== Try it ==
The answer is the full listing below, copied exactly, with its pictures omitted.

== Given data ==
Content starts

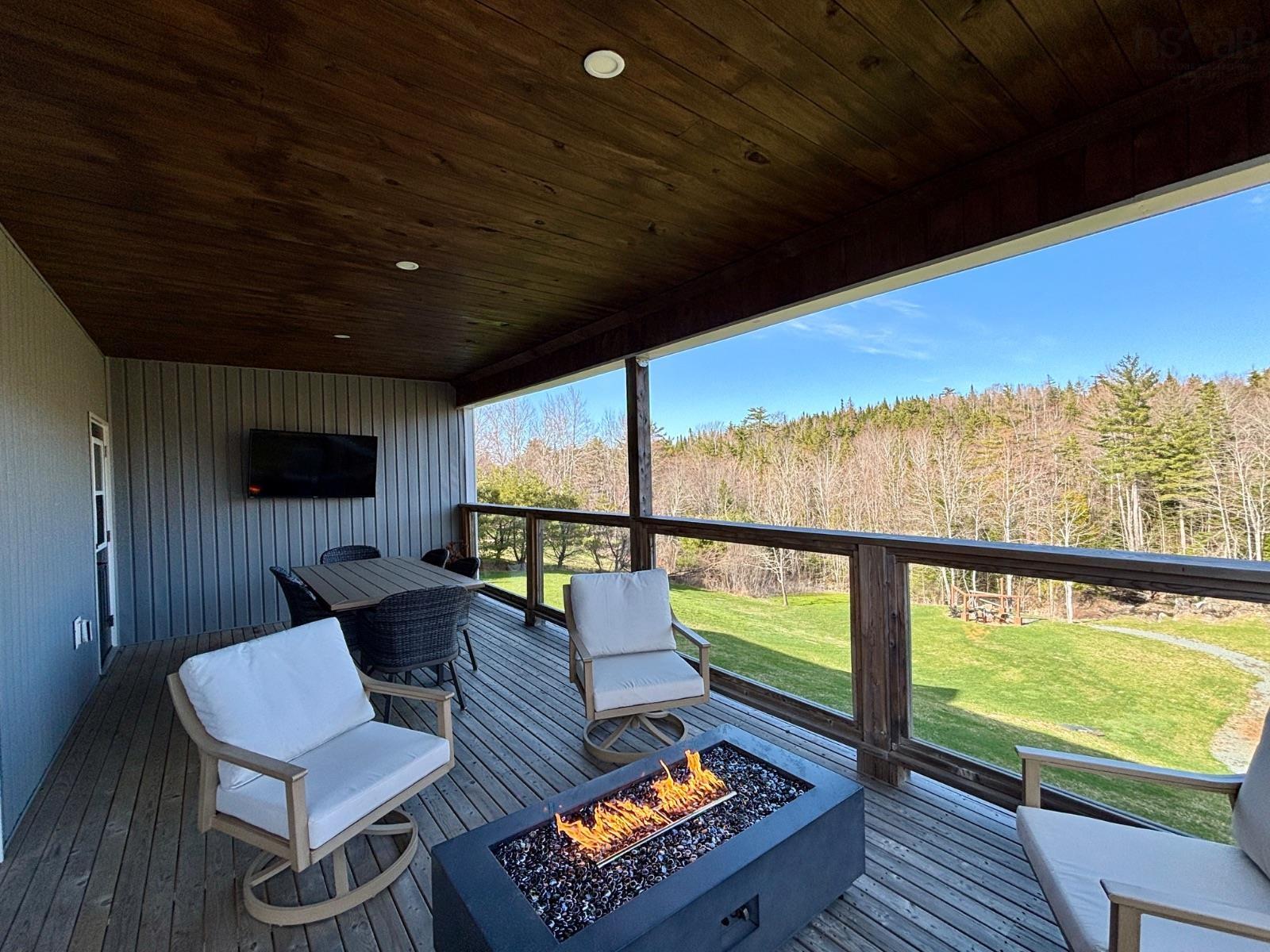 $1,095,000.00: 54 Craig Drive, Dutch Settlement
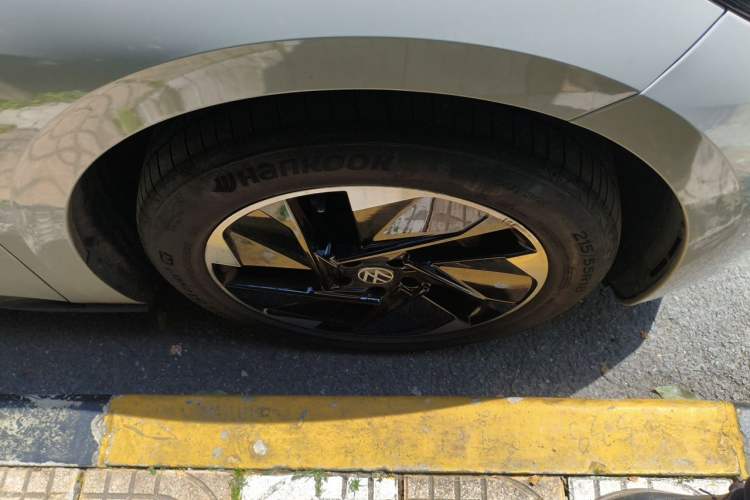 Used Volkswagen ID.3 2024 Intelligent Edition Right Front Wheel Hub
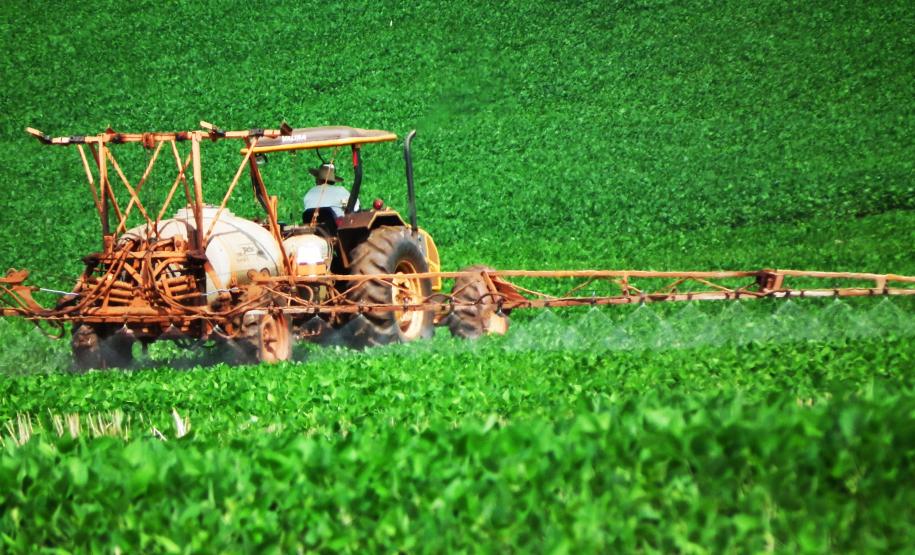 Adapar reafirma trabalho de fiscalização do uso de agrotóxicos Adapar reafirma trabalho de fiscalização do uso de agrotóxicos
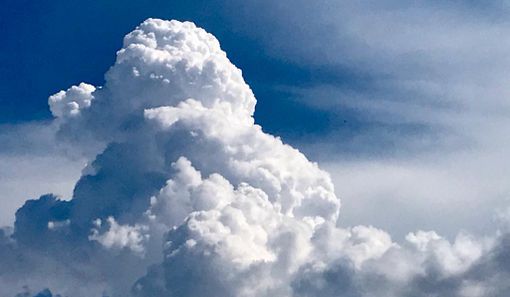 Dal pomeriggio scatta l'allerta maltempo. Bertoni: «Possibili temporali forti, vento e grandine»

Content ends

== Task output ==
 $1,095,000.00: 54 Craig Drive, Dutch Settlement
 Used Volkswagen ID.3 2024 Intelligent Edition Right Front Wheel Hub
 Adapar reafirma trabalho de fiscalização do uso de agrotóxicos Adapar reafirma trabalho de fiscalização do uso de agrotóxicos
 Dal pomeriggio scatta l'allerta maltempo. Bertoni: «Possibili temporali forti, vento e grandine»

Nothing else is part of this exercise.